Materials provided:
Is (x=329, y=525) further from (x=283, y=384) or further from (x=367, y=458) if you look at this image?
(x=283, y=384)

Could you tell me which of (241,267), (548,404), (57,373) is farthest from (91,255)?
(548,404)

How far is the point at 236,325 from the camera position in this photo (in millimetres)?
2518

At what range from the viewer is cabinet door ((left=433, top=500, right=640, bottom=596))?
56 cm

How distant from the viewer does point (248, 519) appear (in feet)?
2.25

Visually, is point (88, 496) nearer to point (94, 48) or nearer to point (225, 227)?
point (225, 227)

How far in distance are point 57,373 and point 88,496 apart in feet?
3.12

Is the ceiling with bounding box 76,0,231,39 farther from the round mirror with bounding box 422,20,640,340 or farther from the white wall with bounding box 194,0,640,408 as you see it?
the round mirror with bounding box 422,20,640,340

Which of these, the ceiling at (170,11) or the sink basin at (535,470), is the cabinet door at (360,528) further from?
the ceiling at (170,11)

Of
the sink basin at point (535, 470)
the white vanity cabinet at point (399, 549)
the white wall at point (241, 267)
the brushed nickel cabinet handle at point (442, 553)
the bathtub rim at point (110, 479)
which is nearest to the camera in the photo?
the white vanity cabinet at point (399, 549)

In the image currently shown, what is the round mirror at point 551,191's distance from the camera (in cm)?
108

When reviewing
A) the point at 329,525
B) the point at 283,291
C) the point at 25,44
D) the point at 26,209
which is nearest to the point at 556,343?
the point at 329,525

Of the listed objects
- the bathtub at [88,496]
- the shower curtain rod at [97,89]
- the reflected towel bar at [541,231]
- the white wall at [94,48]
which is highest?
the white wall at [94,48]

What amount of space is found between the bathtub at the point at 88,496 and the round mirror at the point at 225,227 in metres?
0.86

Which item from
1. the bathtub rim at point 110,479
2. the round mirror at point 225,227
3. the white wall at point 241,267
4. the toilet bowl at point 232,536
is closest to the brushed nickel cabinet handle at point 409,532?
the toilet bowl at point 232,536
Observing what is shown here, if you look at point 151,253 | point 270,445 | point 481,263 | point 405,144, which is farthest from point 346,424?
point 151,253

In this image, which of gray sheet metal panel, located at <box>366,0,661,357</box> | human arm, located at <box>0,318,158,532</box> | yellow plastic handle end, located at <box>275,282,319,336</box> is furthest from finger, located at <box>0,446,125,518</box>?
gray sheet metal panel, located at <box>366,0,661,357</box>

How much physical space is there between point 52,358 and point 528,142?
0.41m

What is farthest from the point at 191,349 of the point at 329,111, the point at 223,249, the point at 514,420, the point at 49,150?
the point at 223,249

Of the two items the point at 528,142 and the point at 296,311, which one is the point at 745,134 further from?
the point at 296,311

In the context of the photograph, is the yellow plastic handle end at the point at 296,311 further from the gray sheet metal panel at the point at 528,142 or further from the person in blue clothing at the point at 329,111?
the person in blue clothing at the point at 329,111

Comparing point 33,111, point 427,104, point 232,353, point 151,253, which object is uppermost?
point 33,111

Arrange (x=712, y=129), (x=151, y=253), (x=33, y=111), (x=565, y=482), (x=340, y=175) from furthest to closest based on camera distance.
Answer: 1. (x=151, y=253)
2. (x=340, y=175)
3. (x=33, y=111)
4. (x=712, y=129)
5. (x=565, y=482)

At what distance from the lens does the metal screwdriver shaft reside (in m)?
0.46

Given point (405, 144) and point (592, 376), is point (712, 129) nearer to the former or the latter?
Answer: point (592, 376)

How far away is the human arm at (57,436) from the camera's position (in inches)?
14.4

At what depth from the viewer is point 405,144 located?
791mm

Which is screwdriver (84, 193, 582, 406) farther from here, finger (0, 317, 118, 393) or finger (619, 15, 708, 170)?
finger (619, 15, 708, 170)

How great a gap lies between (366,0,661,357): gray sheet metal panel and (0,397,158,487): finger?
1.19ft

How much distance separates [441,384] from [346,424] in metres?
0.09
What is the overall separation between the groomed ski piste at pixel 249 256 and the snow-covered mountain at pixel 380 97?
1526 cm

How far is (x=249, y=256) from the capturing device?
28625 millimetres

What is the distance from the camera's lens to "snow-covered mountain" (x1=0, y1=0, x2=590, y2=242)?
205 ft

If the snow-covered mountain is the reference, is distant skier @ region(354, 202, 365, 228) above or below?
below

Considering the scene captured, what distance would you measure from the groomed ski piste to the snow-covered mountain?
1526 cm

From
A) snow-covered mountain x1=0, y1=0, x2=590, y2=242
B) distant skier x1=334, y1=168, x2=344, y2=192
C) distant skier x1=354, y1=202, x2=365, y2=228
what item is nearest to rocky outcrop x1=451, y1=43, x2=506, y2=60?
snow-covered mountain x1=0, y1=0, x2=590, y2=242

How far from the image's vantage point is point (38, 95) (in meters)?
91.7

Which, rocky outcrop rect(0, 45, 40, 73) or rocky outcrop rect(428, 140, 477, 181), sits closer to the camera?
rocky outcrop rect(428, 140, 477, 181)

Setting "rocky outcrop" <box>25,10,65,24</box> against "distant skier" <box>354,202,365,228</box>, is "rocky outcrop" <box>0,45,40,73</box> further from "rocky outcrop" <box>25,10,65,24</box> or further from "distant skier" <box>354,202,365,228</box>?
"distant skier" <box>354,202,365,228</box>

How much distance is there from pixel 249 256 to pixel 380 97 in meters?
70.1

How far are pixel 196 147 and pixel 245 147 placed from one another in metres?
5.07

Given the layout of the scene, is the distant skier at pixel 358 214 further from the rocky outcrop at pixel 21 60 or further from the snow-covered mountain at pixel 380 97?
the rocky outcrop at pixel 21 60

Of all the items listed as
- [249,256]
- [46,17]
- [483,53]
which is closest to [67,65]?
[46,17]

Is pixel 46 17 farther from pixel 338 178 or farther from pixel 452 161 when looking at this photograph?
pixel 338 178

Your objective:
Copy out the stretch of items from the line containing "What is the overall" through the line containing "28625 millimetres", unchanged and with both ends included.

Written response:
What is the overall separation between the groomed ski piste at pixel 249 256 and the snow-covered mountain at pixel 380 97?
1526 cm

How far is (x=249, y=256) from the capturing device?
28625 millimetres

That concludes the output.